Paula Lobato de Faria, 30.05.13
As aparências iludem, de facto. Há sempre que ver por detrás dos slogans para concluir. O actual Governo (que como sabem é o órgão que chefia a Administração Pública) é o mais dirigista que alguma vez presenciei. Sob uma bandeira de "menos Estado", acreditem que estamos a ter cada vez "mais Estado". Vem esta reflexão a propósito da proposta de despacho que pretende vir a "orientar" a distribuição de vagas no ensino superior público. Ou seja, por mero despacho (assinado por ministro ou secretário de Estado) pretende-se ultrapassar a Lei da autonomia das universidades (Assembleia da República). Esta situação é constitucionalmente escandalosa e socialmente perigosa. O Estado não pode dirigir os cidadãos e as instituições da sociedade a seu bel prazer (mais Estado). Sobretudo quando ao mesmo tempo pretende descartar-se da factura dos gastos sociais (menos Estado).
Há uma ordem jurídico-legal no exercício dos poderes dos órgãos de soberania que tem que ser respeitada. Se o Estado não a respeita porque razão tem o cidadão que a respeitar?

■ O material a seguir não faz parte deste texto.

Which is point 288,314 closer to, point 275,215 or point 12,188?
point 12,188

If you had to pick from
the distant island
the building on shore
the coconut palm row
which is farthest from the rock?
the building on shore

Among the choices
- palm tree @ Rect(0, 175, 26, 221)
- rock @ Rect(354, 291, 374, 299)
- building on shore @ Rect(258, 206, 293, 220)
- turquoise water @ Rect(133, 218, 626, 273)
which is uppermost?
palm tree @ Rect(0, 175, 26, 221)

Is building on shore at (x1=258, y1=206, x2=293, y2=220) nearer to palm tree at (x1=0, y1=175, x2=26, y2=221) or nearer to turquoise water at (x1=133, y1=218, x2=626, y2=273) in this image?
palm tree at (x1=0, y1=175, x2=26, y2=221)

Começa a ser difícil não aceitar a defesa da legitimidade de um determinado grau de desobediência civil. A legítima defesa social desenha-se como direito natural contra qualquer Estado ou forma de poder injusto e sufocante em relação aos direitos e liberdades dos cidadãos, sob pena destes se escravizarem ao serviço da aleatoriedade do poder. Mesmo para um Estado à deriva, há um limite cívico no aceitar das suas incongruências.